Albanese should also look hard at the public service, encouraging the internationalist pragmatists and questioning those ideologues who are most comfortable in the confines of the Anglosphere.
But the hardest task is once again to breed in Australia a more profound consciousness of the region in which we live.
Despite our aboriginal heritage and the inflow of immigrants from Asia and elsewhere, in terms of governance and mores, Australia remains at bedrock an Anglophone European country.
Yet unlike almost all other countries of comparable size and similar systems, like Canada or the Netherlands, the countries within our primary foreign policy focus have very different beliefs and systems. Hence it is for us that much harder to develop a national understanding of our surrounds comparable with our needs. A cogent foreign policy depends not only on a competent cabinet and public service, but on a well-informed public.
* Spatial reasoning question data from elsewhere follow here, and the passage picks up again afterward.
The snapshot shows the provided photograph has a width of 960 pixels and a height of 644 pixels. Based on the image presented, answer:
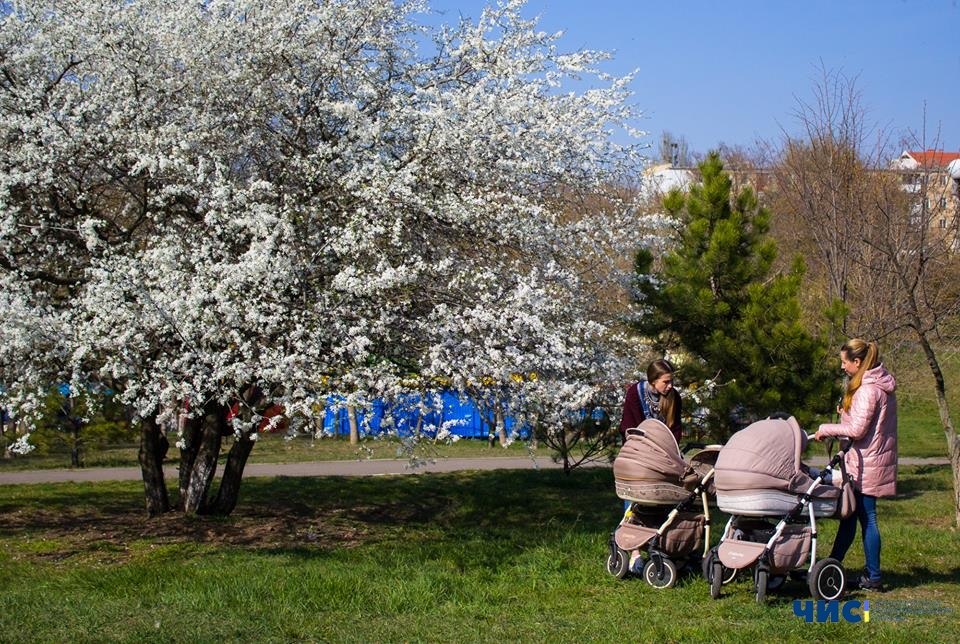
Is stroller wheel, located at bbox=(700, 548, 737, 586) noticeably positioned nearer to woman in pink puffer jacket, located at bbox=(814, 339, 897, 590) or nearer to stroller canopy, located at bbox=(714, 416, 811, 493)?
stroller canopy, located at bbox=(714, 416, 811, 493)

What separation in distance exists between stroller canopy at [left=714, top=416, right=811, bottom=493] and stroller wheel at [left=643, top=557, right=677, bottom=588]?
689 mm

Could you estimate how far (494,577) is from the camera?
7145 millimetres

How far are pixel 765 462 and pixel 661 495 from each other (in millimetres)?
784

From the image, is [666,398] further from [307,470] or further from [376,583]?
[307,470]

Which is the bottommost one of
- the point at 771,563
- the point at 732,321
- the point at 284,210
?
the point at 771,563

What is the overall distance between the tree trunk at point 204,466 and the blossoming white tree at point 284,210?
3.71 ft

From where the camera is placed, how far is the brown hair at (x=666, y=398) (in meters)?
7.24

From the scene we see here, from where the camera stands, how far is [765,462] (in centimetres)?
623

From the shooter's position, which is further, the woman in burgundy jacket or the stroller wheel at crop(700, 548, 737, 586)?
the woman in burgundy jacket

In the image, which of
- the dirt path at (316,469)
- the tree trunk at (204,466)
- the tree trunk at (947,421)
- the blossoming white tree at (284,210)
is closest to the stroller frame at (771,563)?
the blossoming white tree at (284,210)

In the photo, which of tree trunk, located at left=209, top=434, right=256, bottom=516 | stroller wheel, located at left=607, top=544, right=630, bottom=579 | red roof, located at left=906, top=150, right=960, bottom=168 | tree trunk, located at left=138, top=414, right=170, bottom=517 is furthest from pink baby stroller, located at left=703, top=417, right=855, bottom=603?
red roof, located at left=906, top=150, right=960, bottom=168

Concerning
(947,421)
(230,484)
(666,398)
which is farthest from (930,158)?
(230,484)

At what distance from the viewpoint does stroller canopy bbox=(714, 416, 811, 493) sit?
20.4ft

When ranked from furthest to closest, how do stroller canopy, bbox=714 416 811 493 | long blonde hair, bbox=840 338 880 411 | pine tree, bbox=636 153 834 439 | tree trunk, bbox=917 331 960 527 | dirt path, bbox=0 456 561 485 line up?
dirt path, bbox=0 456 561 485 → pine tree, bbox=636 153 834 439 → tree trunk, bbox=917 331 960 527 → long blonde hair, bbox=840 338 880 411 → stroller canopy, bbox=714 416 811 493
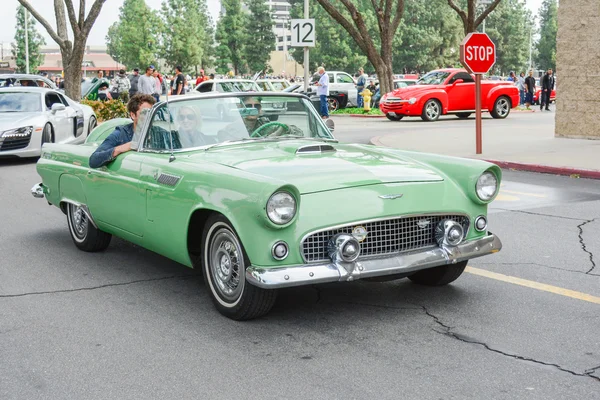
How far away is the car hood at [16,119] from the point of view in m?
15.2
Suggestions to build greater external consciousness in Australia will produce a few groans.
We have tried. Keating pushed Asian engagement with vigour but in so doing allowed his opponents to suggest he was meddling with the amorphous but politically sacrosanct concept of Australian identity.
Gillard worked up the “Asian Century” White Paper, but declined to fund any of its suggestions. It was in any event canned by the incoming Coalition Government.
Howard pushed the economic benefits of regional consciousness and in 2013 the Abbott Government fostered the New Colombo Plan.
But we have always tended to run out of puff. Our school system has hesitated to develop syllabi which teach more about Asia. Universities have moved away from language and area studies, citing lack of demand. Anecdote suggests a tendency in this country to leave dealings with much of the region to the Asian diasporas here. And on the economic side, it can be hard to produce solid examples of where Asia consciousness has delivered the goods in concrete terms.
But try again we must. If we are to be astute international players, we need a domestic base which is regionally savvy.
There is no magic formula. Australians are tired of grand plans. But if we are to have new policies, we need to get on with them. Given current economic challenges, we must be conscious of cost. But much can be done with modest expenditure. It will be crucial to get the states onside and to forge as much bipartisanship as possible in the federal parliament. There will have to be grassroots work with the universities, schools, business and the media.
In the past our efforts to create greater external awareness made sense. Given current global and regional circumstances, they are not only sensible, but essential.